● Task to carry out
Express everything in the data from the line containing "this 448×320 image." down to the line containing "rusty guardrail rail [0, 202, 446, 252]" as a JSON list of strings, one string per line, with blank lines omitted.
** BEGIN Exercise inputs **
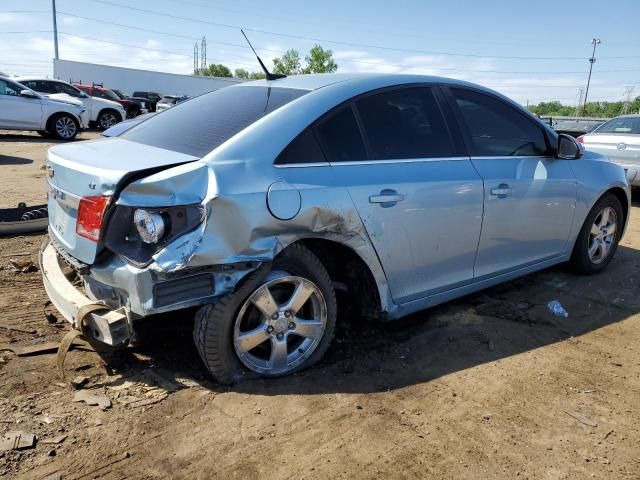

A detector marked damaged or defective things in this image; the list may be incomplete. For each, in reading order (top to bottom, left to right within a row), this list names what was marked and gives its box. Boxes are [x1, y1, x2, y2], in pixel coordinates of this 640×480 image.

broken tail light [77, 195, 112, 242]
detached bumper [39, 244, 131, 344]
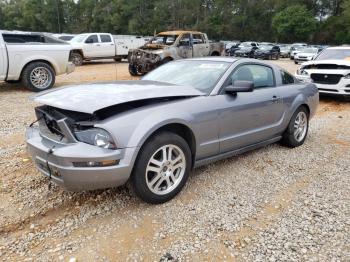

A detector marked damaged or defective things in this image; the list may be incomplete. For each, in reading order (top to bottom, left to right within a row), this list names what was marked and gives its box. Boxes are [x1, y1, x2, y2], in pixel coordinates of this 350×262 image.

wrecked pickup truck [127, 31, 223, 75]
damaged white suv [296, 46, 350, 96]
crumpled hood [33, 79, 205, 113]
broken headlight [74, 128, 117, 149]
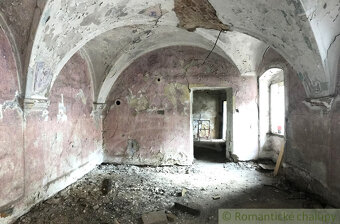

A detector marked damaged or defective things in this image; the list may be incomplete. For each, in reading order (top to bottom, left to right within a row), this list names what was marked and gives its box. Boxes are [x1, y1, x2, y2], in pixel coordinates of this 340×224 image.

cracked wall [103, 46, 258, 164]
** END Exercise inputs **
** BEGIN Exercise inputs **
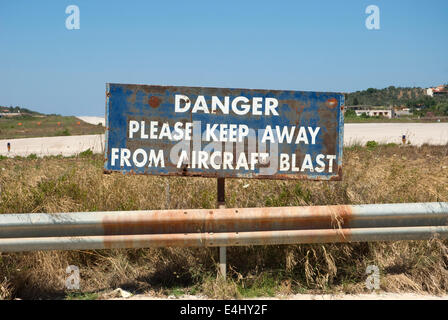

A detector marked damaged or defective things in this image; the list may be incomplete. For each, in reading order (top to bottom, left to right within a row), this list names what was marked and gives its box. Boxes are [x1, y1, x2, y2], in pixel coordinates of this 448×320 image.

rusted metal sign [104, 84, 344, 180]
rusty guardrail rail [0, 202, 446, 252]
** END Exercise inputs **
** BEGIN Exercise inputs **
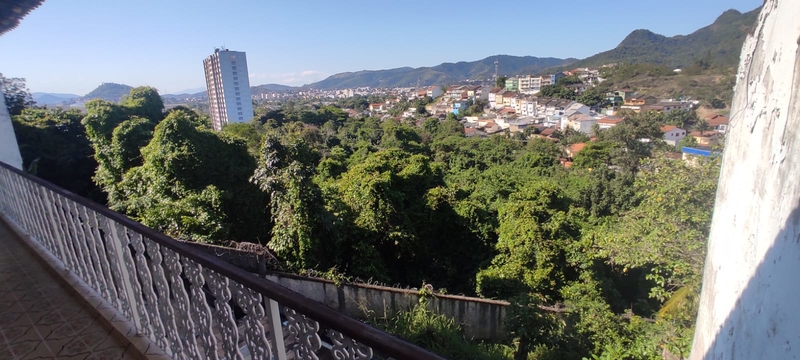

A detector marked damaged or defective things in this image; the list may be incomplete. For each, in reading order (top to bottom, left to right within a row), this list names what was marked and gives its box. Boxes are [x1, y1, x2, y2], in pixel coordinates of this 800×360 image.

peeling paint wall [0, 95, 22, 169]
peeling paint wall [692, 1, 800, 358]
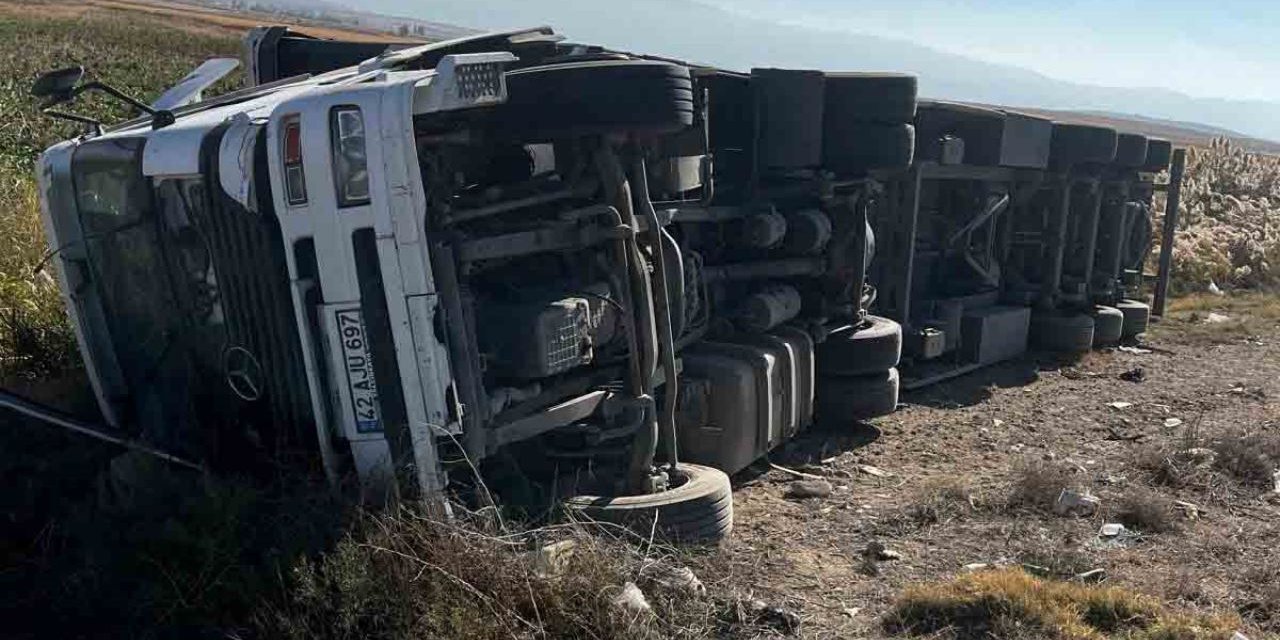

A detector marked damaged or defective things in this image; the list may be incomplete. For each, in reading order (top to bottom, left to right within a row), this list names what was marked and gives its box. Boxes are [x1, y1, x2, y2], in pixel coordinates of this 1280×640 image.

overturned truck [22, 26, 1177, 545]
** END Exercise inputs **
● Response below
[
  "A detector marked damaged or defective things in this image; the list may be incomplete. For each, in reading order (top to bottom, left to right within a row), this list names what was marked and gives its box. Boxes are [x1, y1, x2, y2], in pixel coordinates of this 448×320 image.",
  "rusted metal sign [104, 84, 344, 180]",
  "rusty guardrail rail [0, 202, 446, 252]"
]